You'll be surprised at how tasty beaver really is. Barbequed Beaver Tail is a popular favorite among old-timers. Speaking of old, here is a recipe that is ideal for those larger, older beavers who may not be as tender as the young'uns.

  1. Wash beaver thoroughly with saltwater.
  2. Soak it overnight in water to cover plus the vinegar and 1 Tbs. salt.
  3. Next day, drain the meat, wash again and cover with 2 quarts fresh water plus the soda.
  4. Bring to a boil, reduce heat and simmer for 10 minutes.
  5. Drain again, pat dry and place beaver in roasting pan. Salt & pepper the meat.
  6. Cover with sliced onions and bacon or salt pork.
  7. Place lid on roaster pan and bake at 375 degrees until tender.
  8. Serve with a tart jelly or my http://alaskaoutdoorjournal.com/Departments/Recipes/Jams/cranberrysauce.html" rel="nofollow -



Replies:
Posted By: Tatoosh
Date Posted: 31 August 2012 at 06:22
I have to admit I'd never considered beaver as food source.  Pelts, sure, they are famous for that.  But food?  Not so much.  Yet they were a food source.  Even Lewis and Clark mention them in passing as food that was abundant. 

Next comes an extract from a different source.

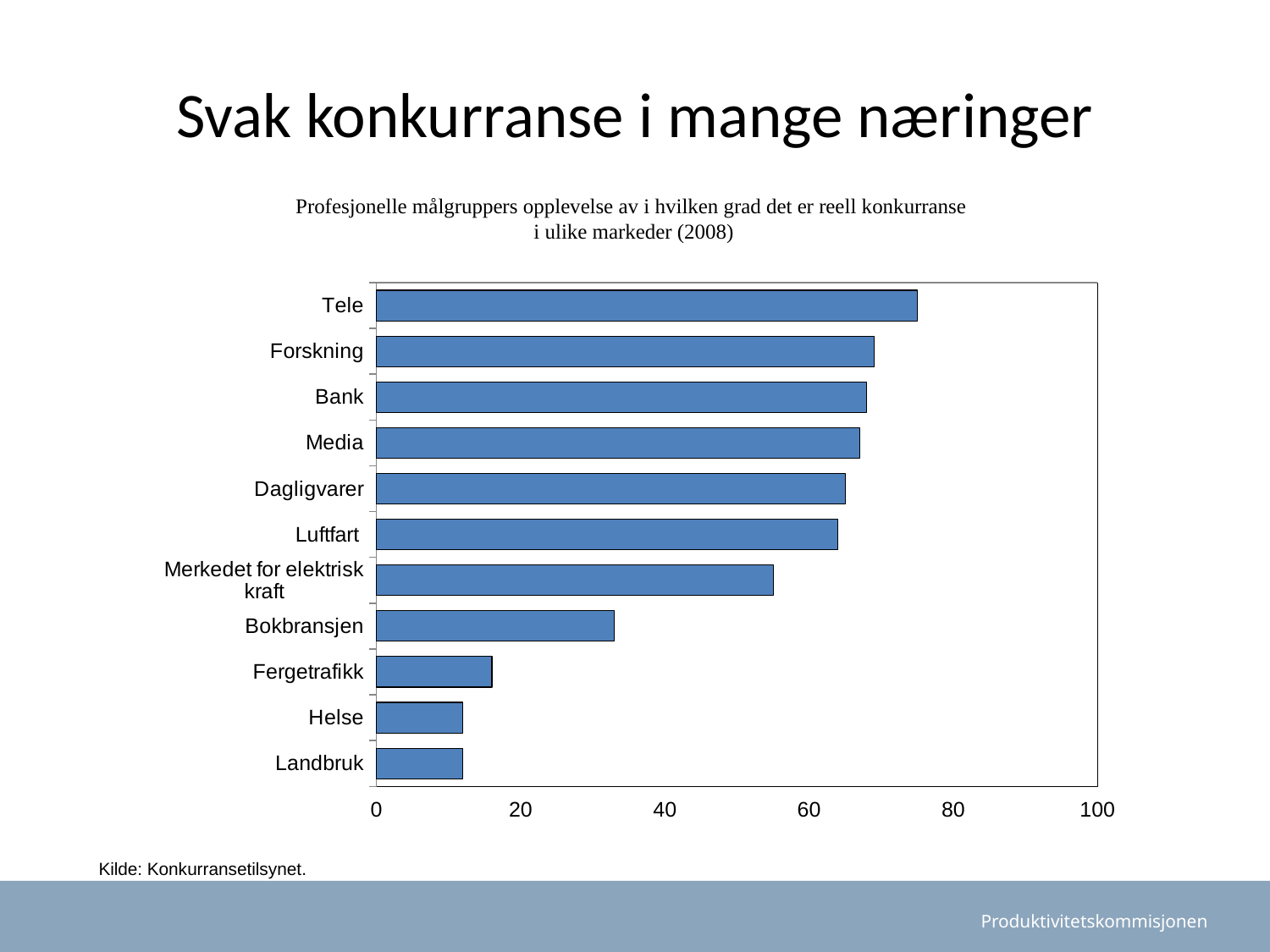
Which has a larger value, Luftfart or Bokbransjen? Luftfart Which market has the highest value in the chart? Tele Is the value for Tele greater or less than 60? greater Is the value for Helse greater or less than 20? less Is the value for Merkedet for elektrisk kraft greater or less than 40? greater How many categories (markets) are shown in the chart? 11 What kind of chart is shown on the slide? Bar chart Which has a larger value, Fergetrafikk or Merkedet for elektrisk kraft? Merkedet for elektrisk kraft What is the maximum value shown on the horizontal axis of the chart? 100 What source is cited for the chart on the slide? Konkurransetilsynet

Apparently the time to get one for eating is in the winter as summer beavers are considered thin and unappetizing.  But come the winter, they put on lots of fat, much of it stored in their tails. A prized source of energy for trappers and mountain men. 

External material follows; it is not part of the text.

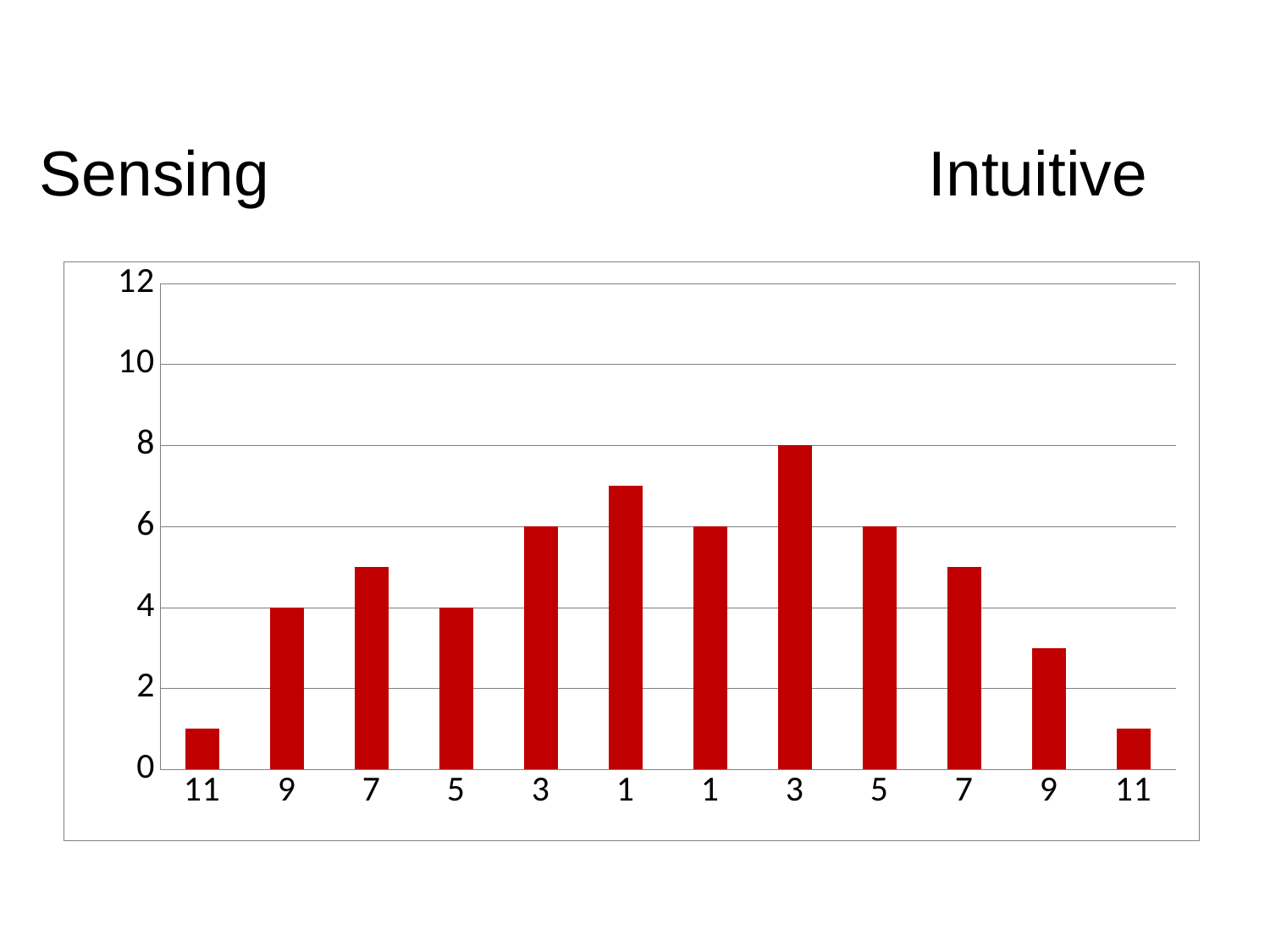
What type of chart is shown on the slide? bar chart How many bars are plotted in the chart? 12 Which bar is the highest in the chart? 3 on the Intuitive side Which is larger: the bar labelled 1 on the Sensing side or the bar labelled 3 on the Intuitive side? 3 on the Intuitive side What is the value of the bar labelled 3 on the Sensing side? 6 What is the difference between the bar labelled 3 on the Intuitive side and the bar labelled 9 on the Sensing side? 4 Is the value for the bar labelled 1 on the Sensing side greater or less than 6? greater What is the value of the bar labelled 9 on the Sensing side? 4 Is the value for the bar labelled 9 on the Intuitive side greater or less than 4? less What is the value of the bar labelled 3 on the Intuitive side? 8 What is the value of the bar labelled 5 on the Intuitive side? 6 What is the highest value shown on the vertical axis? 12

I learn something new everyday, sometimes two or three things!


-------------
Mabuhay BBQ & Pizza


Posted By: HistoricFoodie
Date Posted: 31 August 2012 at 19:57
one for eating is in the winter as summer beavers are considered thin and unappetizing
 
Not to mention that the trapping season is in the winter. During the summer it is illegal to trap or hunt beaver.
 
I usually make them like pork barbecue. Treat the beaver the same as a pork shoulder or butt, basting with a Tennessee mopping sauce.


Posted By: Pork Pie
Date Posted: 31 August 2012 at 23:38
In the 17th century the Roman Catholic Church re classified Beaver as fish therefore allowing it to be consumed on the Fridays through lent. 


Posted By: drinks
Date Posted: 07 February 2015 at 20:02
A friend lives in Alaska, he eats most everything, he said beaver is nothing special but ok. His opinion of tail is poor, he said it is just fat and gristle.
As it is a vegetarian rodent, it should be ok.
I have not eaten it but have eaten coypu/capaberra.
There are plenty of beavers here, just no trapping for they do not have a good pelt, not enough cold weather here.
Do not try another vegetarian rodent, though, the porcupine is supposed to be about the same as eating fresh pine fillets


Posted By: Wannabebwana
Date Posted: 25 February 2019 at 09:58
My father was a cook in the military.  Canadian Forces Base Petawawa was near Algonquin Park, so lots of wildlife around.  More than a couple officers got in trouble for poaching, once even from a military helicopter. 

Every year they'd do a wild game dinner for the officers.  I remember him roasting a beaver, whole, skinned, with the head on.  When it was done you take the head off and throw it away.


Posted By: AndyM
Date Posted: 01 August 2019 at 06:35
Sound interesting, but beaver hunting is illegal in my area. But I don't think it's taste is different to roasted rodents in Asia (been there, tried those).